Records from a data collection
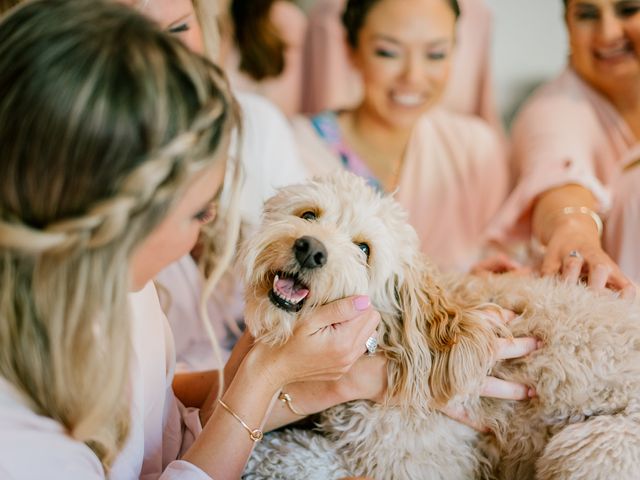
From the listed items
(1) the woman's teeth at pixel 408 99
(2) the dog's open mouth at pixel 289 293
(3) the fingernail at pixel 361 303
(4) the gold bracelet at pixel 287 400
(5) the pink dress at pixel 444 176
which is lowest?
(5) the pink dress at pixel 444 176

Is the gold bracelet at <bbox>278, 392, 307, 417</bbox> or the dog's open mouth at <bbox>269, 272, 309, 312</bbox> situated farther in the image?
the gold bracelet at <bbox>278, 392, 307, 417</bbox>

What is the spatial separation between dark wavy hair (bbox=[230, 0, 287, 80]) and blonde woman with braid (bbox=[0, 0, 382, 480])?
4.47ft

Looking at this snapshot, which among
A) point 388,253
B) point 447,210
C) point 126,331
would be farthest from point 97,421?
point 447,210

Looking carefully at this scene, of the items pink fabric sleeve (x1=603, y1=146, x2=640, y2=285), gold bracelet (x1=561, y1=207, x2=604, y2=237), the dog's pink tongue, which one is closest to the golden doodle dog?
the dog's pink tongue

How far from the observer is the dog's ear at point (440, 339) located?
42.4 inches

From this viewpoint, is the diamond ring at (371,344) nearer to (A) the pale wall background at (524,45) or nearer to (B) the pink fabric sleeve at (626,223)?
(B) the pink fabric sleeve at (626,223)

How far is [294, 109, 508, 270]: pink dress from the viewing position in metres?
2.16

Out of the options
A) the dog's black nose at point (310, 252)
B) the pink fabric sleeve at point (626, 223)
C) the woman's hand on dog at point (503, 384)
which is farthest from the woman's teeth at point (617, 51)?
the dog's black nose at point (310, 252)

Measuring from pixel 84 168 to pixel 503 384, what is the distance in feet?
2.56

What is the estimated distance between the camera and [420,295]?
1160mm

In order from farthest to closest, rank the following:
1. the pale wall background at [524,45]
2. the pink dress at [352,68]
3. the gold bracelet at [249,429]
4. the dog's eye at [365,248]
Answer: the pale wall background at [524,45]
the pink dress at [352,68]
the dog's eye at [365,248]
the gold bracelet at [249,429]

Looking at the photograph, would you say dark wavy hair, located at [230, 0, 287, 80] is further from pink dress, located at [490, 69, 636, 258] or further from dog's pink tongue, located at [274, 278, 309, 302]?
dog's pink tongue, located at [274, 278, 309, 302]

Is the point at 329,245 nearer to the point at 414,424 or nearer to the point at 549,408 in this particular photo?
the point at 414,424

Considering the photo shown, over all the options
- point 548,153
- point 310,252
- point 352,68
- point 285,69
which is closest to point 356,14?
point 352,68
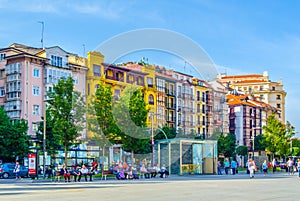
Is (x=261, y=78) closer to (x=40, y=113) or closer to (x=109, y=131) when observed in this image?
(x=40, y=113)

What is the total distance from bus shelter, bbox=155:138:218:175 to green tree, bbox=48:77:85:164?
27.0 ft

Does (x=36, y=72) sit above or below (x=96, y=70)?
below

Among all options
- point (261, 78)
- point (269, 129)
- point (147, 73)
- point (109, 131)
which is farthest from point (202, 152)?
point (261, 78)

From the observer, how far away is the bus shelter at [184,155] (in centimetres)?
4975

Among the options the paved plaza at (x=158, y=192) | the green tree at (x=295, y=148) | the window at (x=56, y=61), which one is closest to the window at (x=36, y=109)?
the window at (x=56, y=61)

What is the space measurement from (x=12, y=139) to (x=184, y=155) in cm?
1971

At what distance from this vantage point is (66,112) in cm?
4862

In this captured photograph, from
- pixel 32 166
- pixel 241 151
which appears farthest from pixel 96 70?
pixel 241 151

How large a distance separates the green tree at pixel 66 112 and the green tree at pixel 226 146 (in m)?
44.0

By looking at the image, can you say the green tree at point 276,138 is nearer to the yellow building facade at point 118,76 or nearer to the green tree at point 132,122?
the yellow building facade at point 118,76

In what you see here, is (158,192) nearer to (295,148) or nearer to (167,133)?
(167,133)

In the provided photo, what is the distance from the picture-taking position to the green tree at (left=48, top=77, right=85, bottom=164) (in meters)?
48.2

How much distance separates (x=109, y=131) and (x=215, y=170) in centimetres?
1181

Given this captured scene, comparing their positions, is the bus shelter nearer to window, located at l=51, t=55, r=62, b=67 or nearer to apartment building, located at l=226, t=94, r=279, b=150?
window, located at l=51, t=55, r=62, b=67
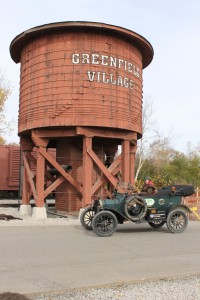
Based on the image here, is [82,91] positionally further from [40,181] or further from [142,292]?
[142,292]

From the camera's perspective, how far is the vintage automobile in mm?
10297

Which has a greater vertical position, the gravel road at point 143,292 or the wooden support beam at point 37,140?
the wooden support beam at point 37,140

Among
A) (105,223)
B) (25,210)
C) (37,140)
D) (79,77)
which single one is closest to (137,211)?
(105,223)

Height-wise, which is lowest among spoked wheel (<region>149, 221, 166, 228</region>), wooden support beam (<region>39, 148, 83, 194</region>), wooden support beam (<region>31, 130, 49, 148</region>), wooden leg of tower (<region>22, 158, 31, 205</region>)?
spoked wheel (<region>149, 221, 166, 228</region>)

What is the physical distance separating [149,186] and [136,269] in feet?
17.1

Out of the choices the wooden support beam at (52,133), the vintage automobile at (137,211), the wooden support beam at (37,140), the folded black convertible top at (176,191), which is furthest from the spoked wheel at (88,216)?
the wooden support beam at (37,140)

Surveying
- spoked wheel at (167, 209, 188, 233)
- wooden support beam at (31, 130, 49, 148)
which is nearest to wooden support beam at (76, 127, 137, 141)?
wooden support beam at (31, 130, 49, 148)

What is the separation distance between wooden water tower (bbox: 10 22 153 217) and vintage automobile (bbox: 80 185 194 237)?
3.43 m

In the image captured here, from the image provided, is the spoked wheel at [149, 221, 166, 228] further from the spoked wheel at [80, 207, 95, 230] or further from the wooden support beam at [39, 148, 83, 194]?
the wooden support beam at [39, 148, 83, 194]

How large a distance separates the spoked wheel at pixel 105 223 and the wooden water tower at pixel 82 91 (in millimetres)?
3885

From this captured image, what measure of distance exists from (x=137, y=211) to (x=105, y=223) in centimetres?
103

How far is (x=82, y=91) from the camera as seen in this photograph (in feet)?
46.8

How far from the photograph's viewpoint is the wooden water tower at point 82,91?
14.2m

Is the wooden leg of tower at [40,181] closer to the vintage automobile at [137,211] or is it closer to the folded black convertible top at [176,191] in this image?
the vintage automobile at [137,211]
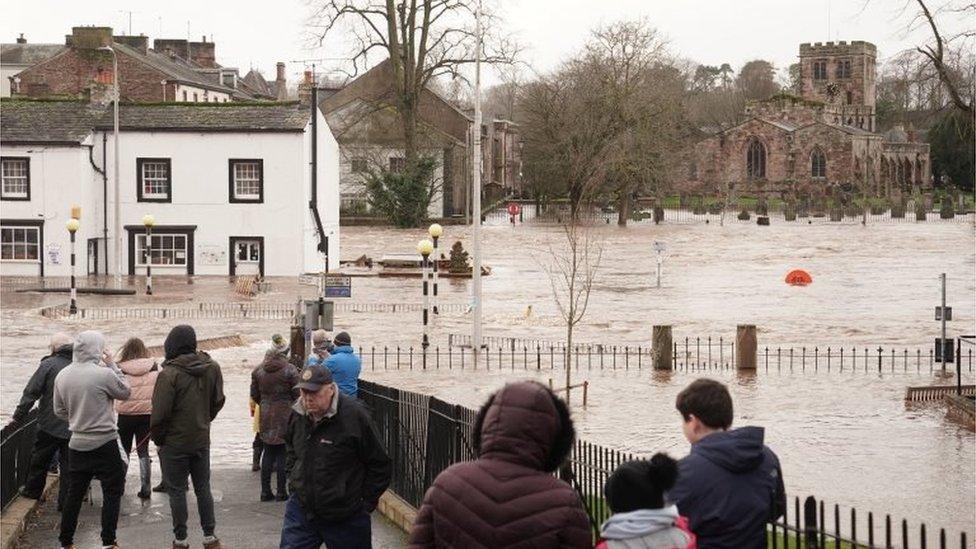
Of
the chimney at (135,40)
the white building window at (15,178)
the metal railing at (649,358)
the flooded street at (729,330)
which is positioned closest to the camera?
the flooded street at (729,330)

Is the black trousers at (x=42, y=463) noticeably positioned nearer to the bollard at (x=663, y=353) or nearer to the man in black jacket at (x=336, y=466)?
the man in black jacket at (x=336, y=466)

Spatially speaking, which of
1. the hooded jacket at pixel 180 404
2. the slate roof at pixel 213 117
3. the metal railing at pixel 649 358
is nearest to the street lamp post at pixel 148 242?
the slate roof at pixel 213 117

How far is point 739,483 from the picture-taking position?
21.8 feet

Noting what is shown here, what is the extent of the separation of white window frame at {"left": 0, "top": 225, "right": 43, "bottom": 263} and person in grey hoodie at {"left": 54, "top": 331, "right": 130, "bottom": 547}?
146ft

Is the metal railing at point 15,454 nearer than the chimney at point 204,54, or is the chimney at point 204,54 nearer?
the metal railing at point 15,454

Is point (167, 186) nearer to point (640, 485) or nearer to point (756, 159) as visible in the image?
point (640, 485)

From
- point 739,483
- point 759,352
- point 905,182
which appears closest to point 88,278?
point 759,352

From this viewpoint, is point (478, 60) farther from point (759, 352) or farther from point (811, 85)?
point (811, 85)

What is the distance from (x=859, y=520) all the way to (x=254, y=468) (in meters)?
6.48

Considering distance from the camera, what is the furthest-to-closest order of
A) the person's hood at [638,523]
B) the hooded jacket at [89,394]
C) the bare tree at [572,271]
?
the bare tree at [572,271], the hooded jacket at [89,394], the person's hood at [638,523]

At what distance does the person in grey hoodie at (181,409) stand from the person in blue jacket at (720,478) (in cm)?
508

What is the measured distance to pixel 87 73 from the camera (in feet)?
253

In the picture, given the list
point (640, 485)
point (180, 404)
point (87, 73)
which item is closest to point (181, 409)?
point (180, 404)

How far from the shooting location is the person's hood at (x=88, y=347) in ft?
35.1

**Your objective**
Return exactly the lines of the data, and only those, from the line with "Is the metal" through the last line, inclusive.

**Answer to the problem**
Is the metal railing at point 15,454 nearer than the chimney at point 204,54, or is the chimney at point 204,54 nearer?
the metal railing at point 15,454

Is point (167, 186) nearer to point (640, 485) or nearer to point (756, 159) as visible in the image?
point (640, 485)

From
- point 739,483
- point 759,352
- point 905,182
which appears closest to point 88,278?
point 759,352

From this viewpoint, is point (478, 60) farther from point (759, 352) or farther from point (811, 85)?
point (811, 85)

What is the distance from (x=859, y=520) all the way to (x=254, y=468) (in meters)?
6.48

Considering distance from the camera, what is the furthest-to-closest order of
A) the person's hood at [638,523]
B) the hooded jacket at [89,394]
C) the bare tree at [572,271]
?
the bare tree at [572,271], the hooded jacket at [89,394], the person's hood at [638,523]

At what distance does the person in grey hoodie at (181,409) stand from the person in blue jacket at (720,478) (in cm)?
508

What is the measured distance to pixel 87 73 from the camera (in feet)?
253

In the picture, given the list
point (640, 485)
point (180, 404)
point (87, 73)
which item is closest to point (181, 409)?
point (180, 404)

How far from the shooting location is the person's hood at (x=88, y=347) in ft?
35.1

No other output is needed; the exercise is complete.